Excerpts from a spatial dataset
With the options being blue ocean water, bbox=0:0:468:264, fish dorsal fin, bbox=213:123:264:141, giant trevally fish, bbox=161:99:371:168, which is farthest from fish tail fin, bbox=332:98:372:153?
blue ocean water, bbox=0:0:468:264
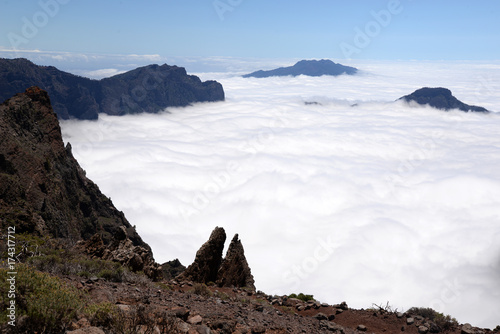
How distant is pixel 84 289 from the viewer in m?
10.5

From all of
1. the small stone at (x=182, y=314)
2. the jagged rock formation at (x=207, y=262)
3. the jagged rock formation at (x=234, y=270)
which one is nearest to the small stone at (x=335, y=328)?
the small stone at (x=182, y=314)

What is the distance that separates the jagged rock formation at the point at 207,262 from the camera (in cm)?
2177

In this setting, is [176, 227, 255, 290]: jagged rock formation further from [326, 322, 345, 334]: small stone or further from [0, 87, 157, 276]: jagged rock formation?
[326, 322, 345, 334]: small stone

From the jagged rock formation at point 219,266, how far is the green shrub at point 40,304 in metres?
14.1

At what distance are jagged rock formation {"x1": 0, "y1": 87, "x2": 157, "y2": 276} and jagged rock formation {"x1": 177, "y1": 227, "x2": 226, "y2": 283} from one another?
9.19 ft

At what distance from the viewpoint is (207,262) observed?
22859 mm

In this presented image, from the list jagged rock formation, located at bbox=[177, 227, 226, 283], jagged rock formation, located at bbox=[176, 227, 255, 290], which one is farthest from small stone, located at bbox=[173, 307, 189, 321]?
jagged rock formation, located at bbox=[176, 227, 255, 290]

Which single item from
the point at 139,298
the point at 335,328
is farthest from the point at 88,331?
the point at 335,328

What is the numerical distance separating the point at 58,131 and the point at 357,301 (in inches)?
3911

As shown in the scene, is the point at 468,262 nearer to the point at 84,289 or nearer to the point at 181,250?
the point at 181,250

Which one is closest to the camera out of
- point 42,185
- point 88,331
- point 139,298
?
point 88,331

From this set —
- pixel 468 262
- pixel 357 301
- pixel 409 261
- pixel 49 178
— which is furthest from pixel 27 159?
pixel 468 262

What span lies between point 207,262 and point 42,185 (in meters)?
32.5

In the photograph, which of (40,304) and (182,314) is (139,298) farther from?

_What is being asked:_
Tally the lines above that contain the word "camera", and give only the number.

_Solution to this task:_
2